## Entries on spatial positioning
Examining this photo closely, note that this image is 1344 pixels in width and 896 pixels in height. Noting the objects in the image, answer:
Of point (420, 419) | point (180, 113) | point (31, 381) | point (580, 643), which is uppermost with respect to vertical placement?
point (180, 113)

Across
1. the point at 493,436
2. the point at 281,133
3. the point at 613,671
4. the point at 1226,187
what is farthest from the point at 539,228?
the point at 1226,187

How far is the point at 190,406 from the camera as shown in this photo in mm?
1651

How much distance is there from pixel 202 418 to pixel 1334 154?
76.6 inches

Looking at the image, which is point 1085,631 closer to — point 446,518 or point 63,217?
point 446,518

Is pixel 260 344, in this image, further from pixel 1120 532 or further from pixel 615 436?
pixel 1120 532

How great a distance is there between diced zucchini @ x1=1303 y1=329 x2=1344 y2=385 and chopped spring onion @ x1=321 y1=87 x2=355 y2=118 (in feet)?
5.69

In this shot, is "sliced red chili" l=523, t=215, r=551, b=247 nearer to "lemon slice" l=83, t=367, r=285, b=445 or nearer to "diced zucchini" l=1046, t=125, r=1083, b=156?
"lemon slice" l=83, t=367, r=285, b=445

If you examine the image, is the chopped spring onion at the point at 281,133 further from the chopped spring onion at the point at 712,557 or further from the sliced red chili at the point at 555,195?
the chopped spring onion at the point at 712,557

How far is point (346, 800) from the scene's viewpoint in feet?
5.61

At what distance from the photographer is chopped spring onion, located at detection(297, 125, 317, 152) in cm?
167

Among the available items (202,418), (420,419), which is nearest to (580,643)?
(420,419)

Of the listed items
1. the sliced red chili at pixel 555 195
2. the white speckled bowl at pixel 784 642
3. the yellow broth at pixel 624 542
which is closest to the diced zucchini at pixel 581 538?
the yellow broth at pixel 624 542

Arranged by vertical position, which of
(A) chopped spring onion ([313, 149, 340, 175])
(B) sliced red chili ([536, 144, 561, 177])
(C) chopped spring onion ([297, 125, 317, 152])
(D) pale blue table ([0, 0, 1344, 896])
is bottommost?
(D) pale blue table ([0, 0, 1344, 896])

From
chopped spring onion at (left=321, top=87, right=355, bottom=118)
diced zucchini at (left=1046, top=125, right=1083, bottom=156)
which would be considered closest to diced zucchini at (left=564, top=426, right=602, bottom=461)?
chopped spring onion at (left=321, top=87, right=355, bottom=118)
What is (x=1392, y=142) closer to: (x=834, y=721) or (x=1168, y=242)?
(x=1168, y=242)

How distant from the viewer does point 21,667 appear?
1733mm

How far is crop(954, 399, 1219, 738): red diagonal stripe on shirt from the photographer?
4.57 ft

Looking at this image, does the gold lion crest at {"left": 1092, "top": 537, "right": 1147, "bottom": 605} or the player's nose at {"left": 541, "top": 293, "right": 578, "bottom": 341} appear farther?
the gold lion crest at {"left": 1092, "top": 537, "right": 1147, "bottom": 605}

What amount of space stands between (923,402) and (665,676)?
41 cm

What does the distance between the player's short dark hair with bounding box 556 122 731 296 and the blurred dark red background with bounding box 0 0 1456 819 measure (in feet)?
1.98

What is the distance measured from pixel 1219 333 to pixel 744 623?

## TASK DETAILS
Write every line of the material above again, exactly.

## RESPONSE
Examining this photo closely, note that this image is 1344 pixels in width and 896 pixels in height. Noting the objects in the image, answer:
Of point (420, 419) | point (180, 113) | point (31, 381) | point (580, 643), which is uppermost with respect to vertical placement?
point (180, 113)

Across
1. the point at 493,436
2. the point at 281,133
3. the point at 613,671
4. the point at 1226,187
what is farthest from the point at 539,228?
the point at 1226,187

How far is the point at 190,406 from the camera as shown in this photo in mm?
1651

How much distance is there from pixel 202 418 to pixel 1334 154?
76.6 inches

Looking at the image, which is point 1085,631 closer to — point 446,518 or point 63,217?
point 446,518

Is pixel 260 344, in this image, further from pixel 1120 532 or further from pixel 615 436?
pixel 1120 532

How great a distance is there between diced zucchini @ x1=1303 y1=329 x2=1344 y2=385 and chopped spring onion @ x1=321 y1=87 x2=355 y2=118 (in feet)?
5.69

In this shot, is "sliced red chili" l=523, t=215, r=551, b=247 nearer to "lemon slice" l=83, t=367, r=285, b=445 or nearer to "diced zucchini" l=1046, t=125, r=1083, b=156?
"lemon slice" l=83, t=367, r=285, b=445

If you examine the image, is the chopped spring onion at the point at 281,133 further from the chopped spring onion at the point at 712,557 or further from the sliced red chili at the point at 555,195?
the chopped spring onion at the point at 712,557

How far is point (346, 800) from the scene's viewpoint in feet?
5.61

At what distance from the photographer is chopped spring onion, located at detection(297, 125, 317, 152) in cm?
167

Among the available items (202,418), (420,419), which is nearest to (580,643)?
(420,419)

Of the listed items
1. the sliced red chili at pixel 555 195
2. the white speckled bowl at pixel 784 642
3. the yellow broth at pixel 624 542
which is closest to the diced zucchini at pixel 581 538?
the yellow broth at pixel 624 542

Arranged by vertical position, which of
(A) chopped spring onion ([313, 149, 340, 175])
(B) sliced red chili ([536, 144, 561, 177])
(C) chopped spring onion ([297, 125, 317, 152])
(D) pale blue table ([0, 0, 1344, 896])
is bottommost?
(D) pale blue table ([0, 0, 1344, 896])

From
chopped spring onion at (left=321, top=87, right=355, bottom=118)
diced zucchini at (left=1046, top=125, right=1083, bottom=156)
which would be considered closest to diced zucchini at (left=564, top=426, right=602, bottom=461)?
chopped spring onion at (left=321, top=87, right=355, bottom=118)
What is (x=1392, y=142) closer to: (x=834, y=721) or (x=1168, y=242)?
(x=1168, y=242)

How distant from the viewer does point 21,667 appear?
1733mm

How far is crop(954, 399, 1219, 738): red diagonal stripe on shirt from the photographer?
4.57 ft

Looking at this image, does the gold lion crest at {"left": 1092, "top": 537, "right": 1147, "bottom": 605} or the player's nose at {"left": 541, "top": 293, "right": 578, "bottom": 341} appear farther?
the gold lion crest at {"left": 1092, "top": 537, "right": 1147, "bottom": 605}

What amount of space stands between (923,402) and (665,676)?
41 cm

What does the distance between the player's short dark hair with bounding box 556 122 731 296 and the blurred dark red background with bounding box 0 0 1456 819 measure (in feet)?
1.98

What is the distance measured from pixel 1219 333 to pixel 744 623?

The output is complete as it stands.